YOUR ASSIGNMENT:
Begin at the line below that has "Brautpaar mit zwei" and stop after the line that has "Close-up image of". Please restate only those lines, word for word.

RAW DATA:
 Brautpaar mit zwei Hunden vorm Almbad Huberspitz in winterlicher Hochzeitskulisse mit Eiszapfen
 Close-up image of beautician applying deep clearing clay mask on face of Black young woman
--
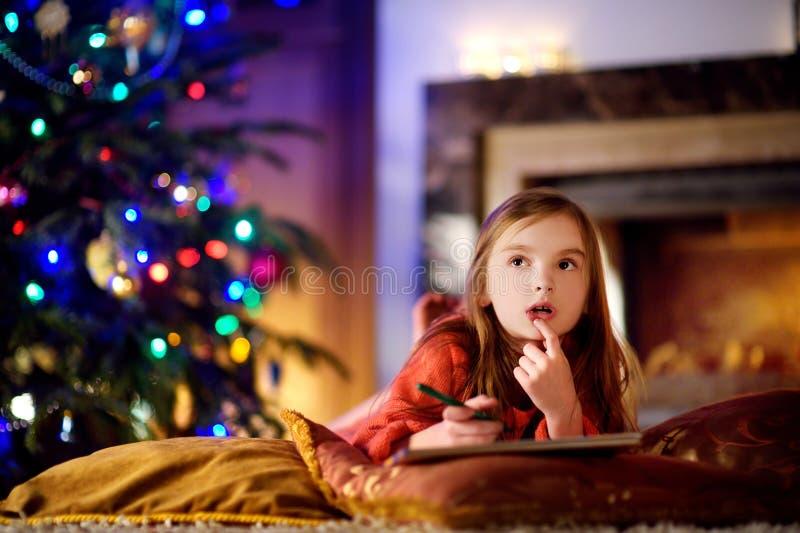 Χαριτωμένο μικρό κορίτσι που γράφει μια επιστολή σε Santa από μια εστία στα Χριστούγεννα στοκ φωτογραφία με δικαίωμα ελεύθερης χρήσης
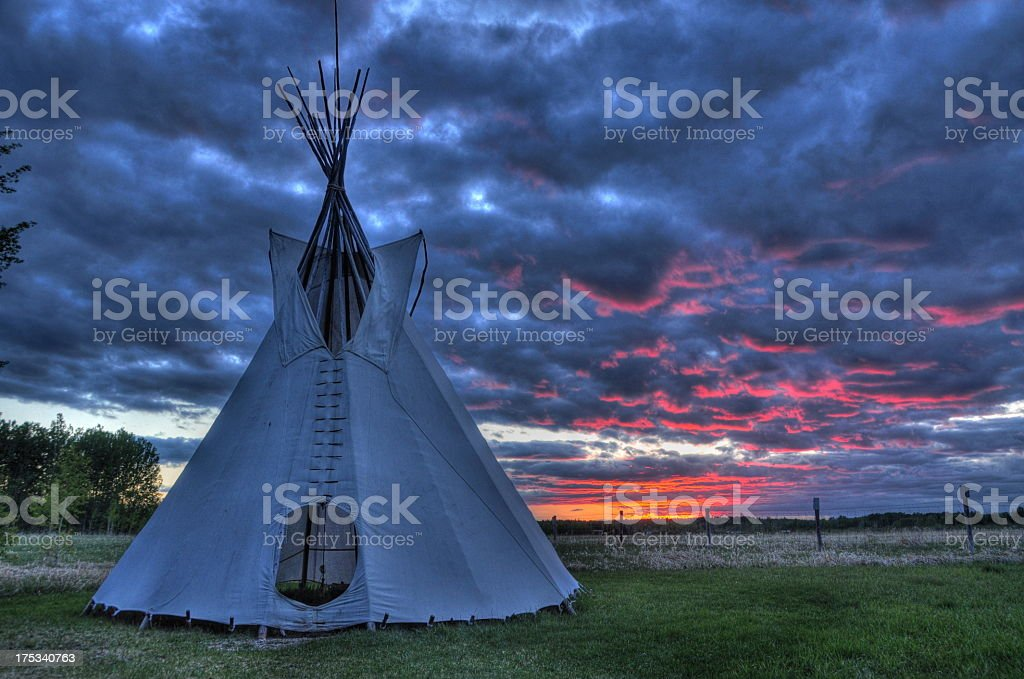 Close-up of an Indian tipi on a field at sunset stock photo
...
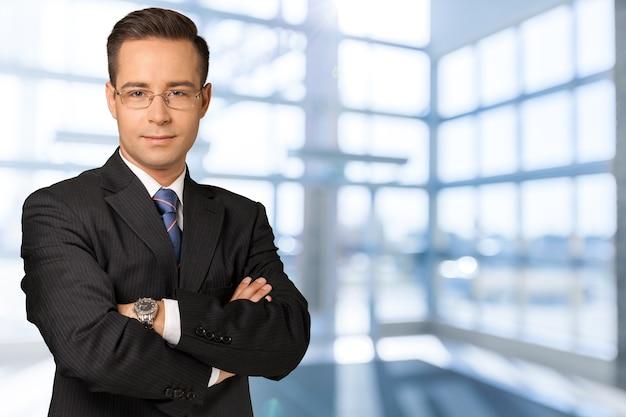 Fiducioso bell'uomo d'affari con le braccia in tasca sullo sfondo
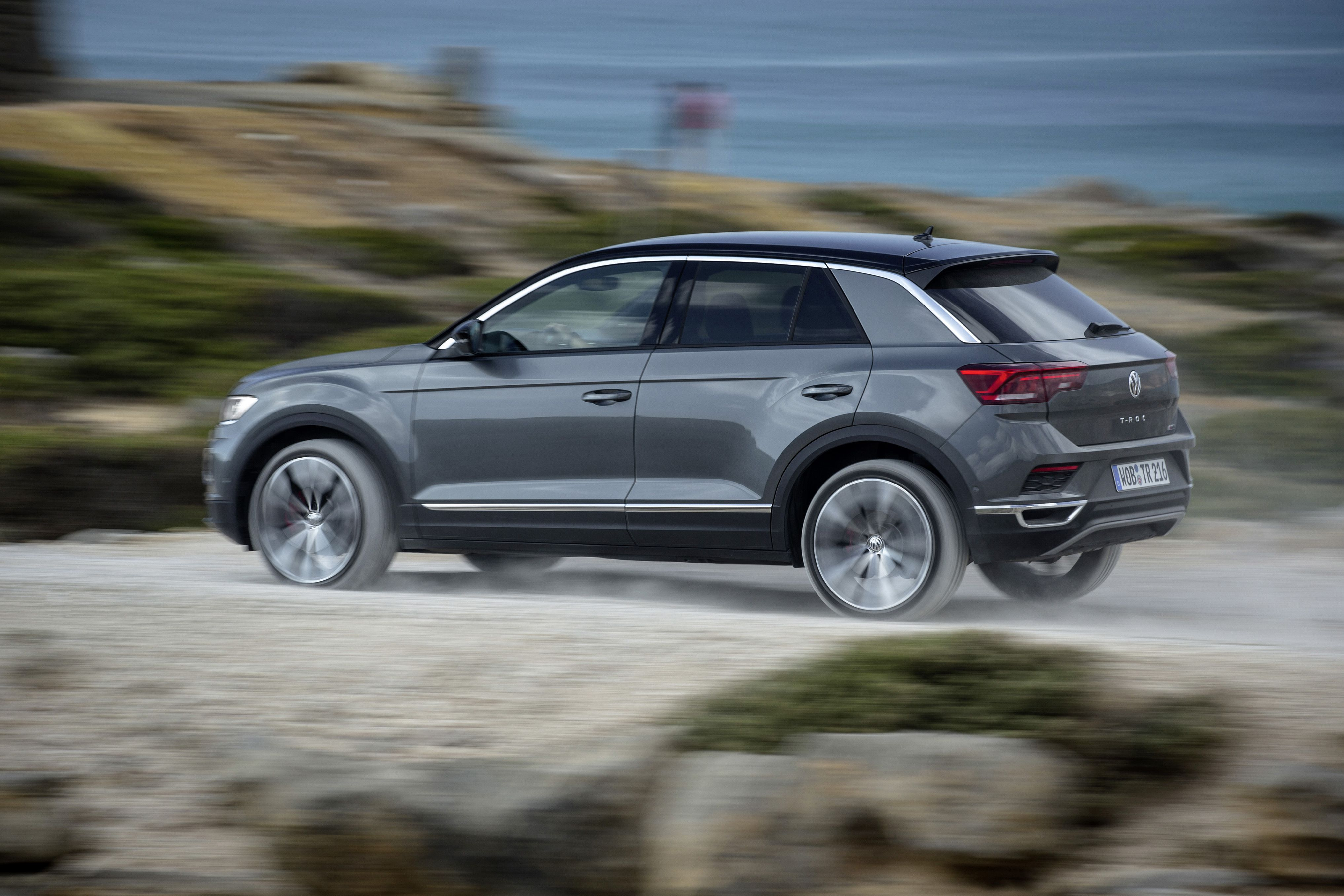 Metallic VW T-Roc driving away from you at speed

WRITTEN RESPONSE:
 Brautpaar mit zwei Hunden vorm Almbad Huberspitz in winterlicher Hochzeitskulisse mit Eiszapfen
 Close-up image of beautician applying deep clearing clay mask on face of Black young woman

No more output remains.